Don could be a part of that future, just as he’d always hoped. At his previous posting, in northern California, he had worked nights at Stanford to earn a master’s degree in political science. Now he was back in Colorado to start a version of the academic life he’d longed for, joining the Academy faculty as an instructor.
The Air Force moved the family into one of a warren of one-story military family houses on the new campus. Theirs was on a hill, with a small patch of grass and a south-facing front door. Don and Mimi set up four bunk beds in the basement level for their eight boys. That worked well until their ninth boy, Matthew, was born in December. Their oldest, Donald, was thirteen now, and he and the brothers close to him in age used the Academy grounds as a playground. They had the run of the place: the indoor and outdoor rec centers, the ice rinks, the swimming pools, the gyms, the bowling alley, even the golf course. No one held them back. In a time of feverish conformity, at the Academy there was also a sense of liberty—the Western frontier spirit, perhaps, or the optimism of a new generation, home from war, building an institution that faced the future with a serene confidence.

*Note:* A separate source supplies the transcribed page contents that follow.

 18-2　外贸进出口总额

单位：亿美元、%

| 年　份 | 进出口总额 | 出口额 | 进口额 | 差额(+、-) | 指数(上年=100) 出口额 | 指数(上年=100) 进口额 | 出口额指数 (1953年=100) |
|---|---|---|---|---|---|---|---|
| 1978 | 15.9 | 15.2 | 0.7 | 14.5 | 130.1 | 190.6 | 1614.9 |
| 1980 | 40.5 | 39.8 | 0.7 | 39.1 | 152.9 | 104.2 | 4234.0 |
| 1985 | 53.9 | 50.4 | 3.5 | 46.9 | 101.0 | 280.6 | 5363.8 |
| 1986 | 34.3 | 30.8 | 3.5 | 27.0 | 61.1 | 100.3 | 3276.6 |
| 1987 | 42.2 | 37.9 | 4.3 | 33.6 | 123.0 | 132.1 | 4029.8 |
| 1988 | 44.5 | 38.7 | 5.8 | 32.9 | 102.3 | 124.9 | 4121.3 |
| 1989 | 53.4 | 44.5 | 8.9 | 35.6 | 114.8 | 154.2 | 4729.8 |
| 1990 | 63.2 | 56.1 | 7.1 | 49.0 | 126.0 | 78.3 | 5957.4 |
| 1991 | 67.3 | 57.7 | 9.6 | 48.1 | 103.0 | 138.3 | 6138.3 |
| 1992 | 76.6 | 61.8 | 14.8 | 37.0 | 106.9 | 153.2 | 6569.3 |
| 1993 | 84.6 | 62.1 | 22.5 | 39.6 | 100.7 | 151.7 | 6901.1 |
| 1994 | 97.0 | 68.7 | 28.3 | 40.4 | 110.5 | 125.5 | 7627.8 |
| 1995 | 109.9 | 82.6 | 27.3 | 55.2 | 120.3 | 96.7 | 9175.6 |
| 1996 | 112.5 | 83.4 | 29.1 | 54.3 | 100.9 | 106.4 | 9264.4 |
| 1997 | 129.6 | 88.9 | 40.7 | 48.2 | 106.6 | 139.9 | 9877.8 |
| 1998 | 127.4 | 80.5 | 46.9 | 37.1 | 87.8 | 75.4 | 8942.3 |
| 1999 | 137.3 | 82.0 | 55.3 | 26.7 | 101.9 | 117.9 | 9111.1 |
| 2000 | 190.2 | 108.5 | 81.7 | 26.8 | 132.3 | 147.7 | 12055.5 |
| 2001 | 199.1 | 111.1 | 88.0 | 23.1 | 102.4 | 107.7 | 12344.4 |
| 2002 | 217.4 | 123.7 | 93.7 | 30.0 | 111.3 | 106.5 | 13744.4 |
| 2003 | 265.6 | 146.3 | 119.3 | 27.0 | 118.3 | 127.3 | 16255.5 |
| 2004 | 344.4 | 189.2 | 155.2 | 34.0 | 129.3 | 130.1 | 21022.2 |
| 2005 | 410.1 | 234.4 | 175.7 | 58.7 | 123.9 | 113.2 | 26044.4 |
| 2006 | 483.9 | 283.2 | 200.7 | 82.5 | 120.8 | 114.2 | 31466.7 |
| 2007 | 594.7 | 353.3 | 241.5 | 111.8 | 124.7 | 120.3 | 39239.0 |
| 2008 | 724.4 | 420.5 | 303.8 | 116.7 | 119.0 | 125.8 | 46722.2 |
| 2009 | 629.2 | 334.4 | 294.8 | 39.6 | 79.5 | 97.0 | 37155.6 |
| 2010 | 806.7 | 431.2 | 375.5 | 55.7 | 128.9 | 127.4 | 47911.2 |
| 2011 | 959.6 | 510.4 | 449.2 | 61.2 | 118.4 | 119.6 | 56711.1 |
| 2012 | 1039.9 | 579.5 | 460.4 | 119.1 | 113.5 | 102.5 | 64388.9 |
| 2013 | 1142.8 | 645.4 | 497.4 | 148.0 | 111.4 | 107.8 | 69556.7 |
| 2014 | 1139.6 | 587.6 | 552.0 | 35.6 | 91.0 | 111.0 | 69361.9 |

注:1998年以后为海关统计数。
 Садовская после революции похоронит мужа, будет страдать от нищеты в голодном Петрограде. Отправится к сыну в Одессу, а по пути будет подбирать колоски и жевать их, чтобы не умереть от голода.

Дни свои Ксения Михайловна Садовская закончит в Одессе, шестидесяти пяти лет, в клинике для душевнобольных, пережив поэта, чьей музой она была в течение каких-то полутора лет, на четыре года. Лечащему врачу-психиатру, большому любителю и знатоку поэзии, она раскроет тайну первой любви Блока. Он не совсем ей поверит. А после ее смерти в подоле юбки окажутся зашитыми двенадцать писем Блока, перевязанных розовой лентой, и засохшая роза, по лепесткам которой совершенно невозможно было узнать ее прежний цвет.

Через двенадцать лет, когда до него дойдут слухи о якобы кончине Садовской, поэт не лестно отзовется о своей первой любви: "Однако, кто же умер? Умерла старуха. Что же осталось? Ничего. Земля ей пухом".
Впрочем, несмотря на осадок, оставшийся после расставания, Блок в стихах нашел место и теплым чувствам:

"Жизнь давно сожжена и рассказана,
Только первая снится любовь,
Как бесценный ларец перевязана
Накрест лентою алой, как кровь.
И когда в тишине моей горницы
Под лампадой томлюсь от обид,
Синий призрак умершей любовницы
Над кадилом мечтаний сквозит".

Don was like many of the teachers there: World War II veteran hero scholars, young and brash and erudite—and more open-minded than their counterparts at West Point or Annapolis, creating programs in philosophy and ethics that would have seemed out of place at an older, stuffier military college. His life plan firmly back in place, Don walked the Academy grounds with a certain infectious self-assurance. This was a return of the smooth and seamless Don of his high school president days—and those years in the Navy, playing tennis with the captain of the USS Juneau.
There had been a few years in between, it’s true, when it didn’t seem like things would go Don’s way. In his time away from Colorado, Don had hated his assignment in Canada seemingly out of proportion to what the situation seemed to warrant. As a briefing officer, he dealt with classified information, and he spoke in alarmed tones to Mimi about how lax the standards were there; to see papers tossed around without much care seemed to set Don off in a way that Mimi had not seen in him before. His emotional state was fragile enough to force him to take sick leave, first at a hospital at Sampson Air Force Base in New York, and then briefly at Walter Reed Hospital in Washington, D.C. It seemed to Mimi that Don had had an attack of nerves, not unlike what a lot of veterans of the war had, particularly ones like Don who never talked about anything they experienced in battle. But his next posting, in California, was better; Stanford was near his base, allowing him to do graduate work. And now that he was back in Colorado, he, like many of the men in his generation, had come to trust that if you did all the right things in all the right ways, then good things would come to you.